▶ _Action item A_: In the Python float page, what is named as the main advantage of representing numbers as floating-point numbers?
▶ _Action item B_: Continue the page on the Python float data type, picking up right after its final sentence.
**** Extracted text
Python float (Floating Point Number) Data Type

This page is a summary of Python float (floating-point number or decimal number) data type – its basic characteristics, how to create a float variable, how to convert other data types to float, and basic arithmetic and comparison operations. It also explains the problem of floating point imprecision and typical situations when the float data type should not be used.

Basic characteristics

Python float data type represents decimal numbers, such as 2.5, 17.95, -0.0001, or 0.0.

A float can be positive, negative, or zero.

The main difference from the int (integer) data type is that a float can have digits after the decimal point, although they can be zeros. For instance, the number 5.0 can be a float (when typed as 5.0) or an int (when typed as 5).

float is short for floating-point number, which is a common way how computers represent real numbers. Its main advantage is performance – it allows storing a wide range of decimal numbers with a small amount of memory.

The performance benefits come at the cost of small imprecisions, due to the way decimal numbers are stored in the binary system. This problem is known as floating point imprecision and is not limited to Python. Typically, it only occurs several places after the decimal point and has no material effect in many use cases.

That said, Python has other data types to represent real numbers (such as Decimal or Fraction), which may be preferable to float when greater precision is required, such as in scientific or financial applications.

How to create a float in Python

The simplest way to create an float variable is to assign a number to it, using the = assignment operator.
********
**** Given data
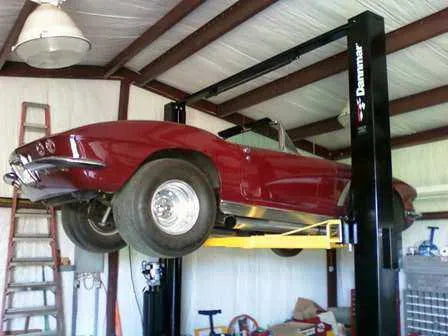 Dannmar D10CX Two Post Lift - Robert Bryner Dannmar D10CX Two Post Lift - Robert Bryner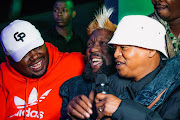 Skhumba, Zola 7 and Spikiri at the Strictly Kwaito Legends Festival.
********
▶ _Task response A_: Performance: it allows storing a wide range of decimal numbers with a small amount of memory.

▶ _Task response B_:
a = 3.5
b = -3.5
c = 0.9

If there are only zeros before or after the decimal point you don't need to type them.

d = .125  # becomes the float 0.125
e = 125.  # becomes the float 125.0

This is also how to create a whole number variable of the float type (such as 2.0) – just add decimal point.

x = 2  # becomes an int
y = 2.0  # becomes a float
z = 2.  # becomes a float

If it has decimal point (even with only zeros after it or no digits at all), it becomes a float. If there is no decimal point, it becomes an int.

>>> type(2.2)  # decimal number - float
<class 'float'>
>>> type(2)  # no decimal point - int
<class 'int'>
>>> type(2.0)  # decimal point, even with zero after - float
<class 'float'>
>>> type(2.)  # decimal point, even with no digits after - float
<class 'float'>

How to convert other data types to float

Some of the other Python data types can be converted to float using the built-in float() function.

int to float

For example, this converts the int 108 to the float -108.0:

a = float(108)

Typing float(108) is equivalent to typing 108. or 108.0 or 108.00000.

Existing int variables (such as the variable named some_int below) can be converted to float in the same way:

>>> some_int = 108
>>> type(some_int)
<class 'int'>
>>> converted_to_float = float(some_int)
>>> type(converted_to_float)
<class 'float'>

str to float

This converts the string '-10.75' to the float -10.75:

a = float('-10.75')

Boolean evaluation of floats

When used in boolean context or evaluated with the bool() function, float works the same as int:

  • Zero is False.
  • Any other (positive or negative) numbers are True.
>>> bool(0.0)
False
>>> bool(0.000000)
False
>>> bool(0.1)
True
>>> bool(-0.1)
True

Arithmetic operations with floats

Arithmetic operations with float work in the same way as with int:

  • Addition: a + b
  • Subtraction: a - b
  • Multiplication: a * b
  • Division: a / b
  • Modulo (remainder): a % b
  • Exponentiation: a ** b
>>> 7.25 + 3.5
10.75
>>> 7.25 - 3.5
3.75
>>> 7.25 * 3.5
25.375
>>> 7.25 / 3.5
2.0714285714285716
>>> 7.25 % 3.5
0.25
>>> 7.25 ** 3.5
1026.0842537594017

The result of these operations is always a float, as long as at least one of the inputs is a float (i.e. any operation between an int and a float returns a float).

The integer division operator (//) also works and returns the floor (whole number) as a float.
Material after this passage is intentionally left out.